Utpal is home for his Diwali break. Home this time is the women centre without mom as she is back in rehab. Home is where his toys and preferred TV programmes await his return, where the fridge is laden with his favourite goodies and where his pals both big and small look forward to his homecoming.
On his way home, Popples dropped by my home. He sauntered in a huge smile on his face, a twinkle in his eyes. After some hugging and cuddling, he fished out a folder sheet of paper from his pocket and handed it to me. It was a Diwali greeting card, the kind every school child makes: some glitter, a handful of lamps, candles and diyas carefully coloured with crayons, and the customary Happy Diwali in curly letters. Inside the card was a simple message: Rose is red, sky is blue, Mummy and Daddy I L U.
As I read the words, my hear missed a beat. I looked at him and softly asked him: is this for me? The answer was a simple: yes.

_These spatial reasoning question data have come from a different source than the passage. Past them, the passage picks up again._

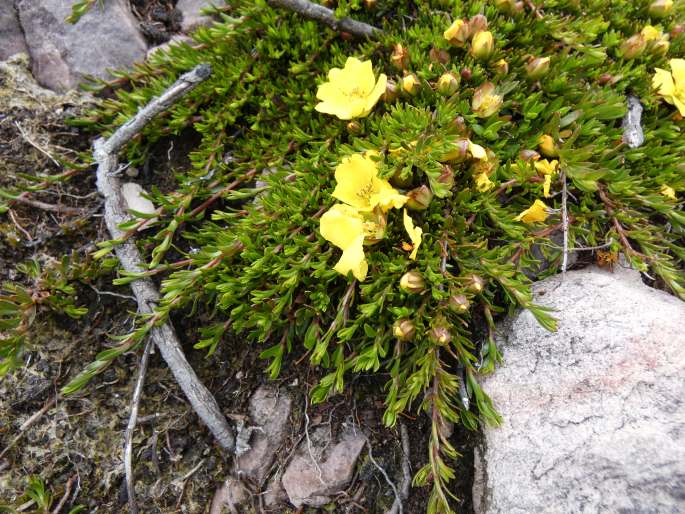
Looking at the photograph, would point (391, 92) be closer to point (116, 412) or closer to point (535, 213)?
point (535, 213)

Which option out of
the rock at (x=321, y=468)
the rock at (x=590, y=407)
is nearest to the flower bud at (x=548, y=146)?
the rock at (x=590, y=407)

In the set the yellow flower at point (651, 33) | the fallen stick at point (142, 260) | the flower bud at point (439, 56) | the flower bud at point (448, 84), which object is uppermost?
the yellow flower at point (651, 33)

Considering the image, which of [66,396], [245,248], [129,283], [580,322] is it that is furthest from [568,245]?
[66,396]

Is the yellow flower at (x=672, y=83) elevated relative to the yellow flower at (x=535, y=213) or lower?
elevated

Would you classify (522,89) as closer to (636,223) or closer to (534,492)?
(636,223)

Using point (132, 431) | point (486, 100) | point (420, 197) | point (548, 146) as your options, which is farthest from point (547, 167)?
point (132, 431)

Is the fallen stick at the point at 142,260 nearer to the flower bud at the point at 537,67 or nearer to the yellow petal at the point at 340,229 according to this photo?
the yellow petal at the point at 340,229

I was moved to tears; my throat choked painfully. I just hugged him tighter unable to utter the words I wanted to. He simply held on to me tight. Then like all little boys he wanted to know what i had got for him and whether there was an orange – his favourite fruit – in the fridge. Needless to say there was. We spend some time chatting and he told me about his maths test that had been held the same morning and in which according to him he had secured 10/10! After a while he wanted to go off to the women centre and watch cartoons.
I sat for a long time, his precious gift in my hands. I wonder whether he understood the meaning of the words he had scrawled, whether he realised that there were things in his life which were different. Did he feel he was missing something is pals had. Or was his still too young and had just made the card without grasping the meaning of the words. Or was it that he felt that it was meant for the people he cared for and hence for his maam’ji! I knew the day would come when real questions would spring in his mind and when answers would have to be found.
My thoughts went back to what I had written in dear Popples: Popples you will have to, one day, write an essay about your family and you will find it very hard to do it because if you do what big people ask you to, then you will be writing a pack of lies, and if you write the truth, your little friends may not quite understand. But I want you to know that if you begin by writing lies then you will have to do so all along, whereas if you say the truth and even if one person sticks by you, you will have won!